RACI talk: the difference between accountable and responsible

Earlier, a friend posted a question I find myself googling about once a year:  

(She’s great, by the way, and you should hire her for usability & accessibility stuff.)

It’s well worth expanding the whole thread. I thought about the question entirely in business terms (esp. project management) which is what I witter about below. But the lawyers, they have things to say.

In RACI matrix land (which is far less interesting than the theory of law), business analysts and project managers will tell you that, no, accountable and responsible are not the same.

By conventional wisdom: 

  • Responsible - you're the one doing the work 

  • Accountable - you're the one getting bollocked if the work isn't done  

Those are different, and importantly so, but you have to think about it for a minute.

For completeness: 

  • Consulted - you're getting asked stuff about doing the work 

  • Informed - you're getting told that someone either has done or is about to do the work  

Even in domain specific project management usage, these are roles not people. That’s part of where the ambiguity seeps in. You can be responsible and accountable, or only one of those things.   

Speaking of which, briefly: I'd recommend informing anyone you consult, and trying to consult anyone you expect to inform. Change management is so often the business of minimising surprise. It's kinder.   

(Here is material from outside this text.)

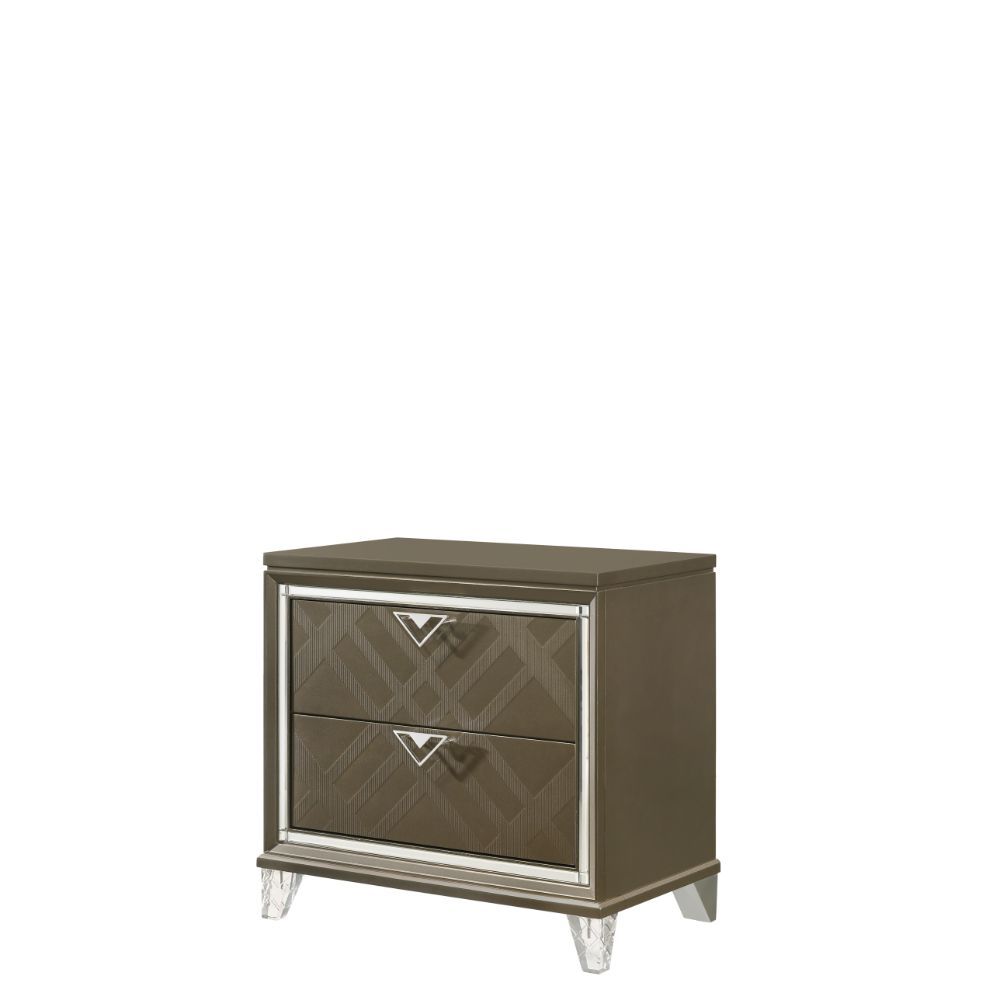Skylar - Nightstand - Urban Living Furniture (Los Angeles, CA)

Right. Why the rest of the confusion? Because to the casual ear, responsible and accountable sound the same. You can, in perfectly reasonable English usage be responsible for doing something and responsible for seeing that it's done. You can be held to account for not doing something yourself. You can take responsibility for an outcome.  

When technical or academic domain language leaks into common usage (see: Privilege) or gets constructed from common terms (as here) we're at the mercy of the whole glorious squishiness of the human mind, and the fact that it's a miracle language works at all. Think of a rock, are we thinking of the same rock? How do we both know it's a rock? And all that blew your mind in the first year of university psycholinguistic shit that makes communication so spicy and exciting.  

Anyway.

How do we remember the difference between "responsible" and "accountable"?  

Don't bother.  

Really. I mean it.  

Let's hop back to one of the most fungibly useful questions I have ever encountered: What outcome are we looking for here?  

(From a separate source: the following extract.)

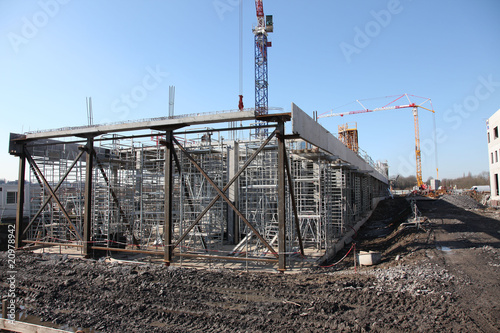 chantier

No one writes a RACI matrix for shits and giggles. Usually, it's because you're looking to resolve a lack of clarity or consensus on a project. While clarity can sometimes be delivered from on high, consensus does not arrive by fiat. There's going to be a conversation. The conversation is going to surface where people aren't aligned. It's going to show us what they think accountability and responsibility mean in this particular situation, and who has which, and where it's all broken. The conversation is the point.   

We're trying to have that conversation so we can build a common alignment, so we can stop bickering about who owns what and who didn't brush the giraffes or whatever, and actually deliver the damn project. 

So lean in to the ambiguity. If somebody asks "wait, what does responsible mean?" that's good. If nobody asks, you get to theatrically disambiguate the two and start some chat.  

As an aside: because all tools have good and bad faith uses (a hammer can build or bludgeon) where a lack of clarity exists, people have the opportunity to supply their own. This ambiguity can be a creative opportunity either to take charge of something you're excited by, or to shirk something with disaster written all over it. Build, don't bludgeon, obvs, but be mindful that this cantankerous genie exists, and disambiguation can be power. Especially if you're the one being presented with a RACI matrix, rather than trying to tease one out. Definitely start the conversation there before you sign the contract.  

My take is that these are easily confused common words with domain-specific meanings, and the difference does matter. But language isn't telepathy, and humans are a mess. So rather than remember which is which, get everyone involved to agree terms up front.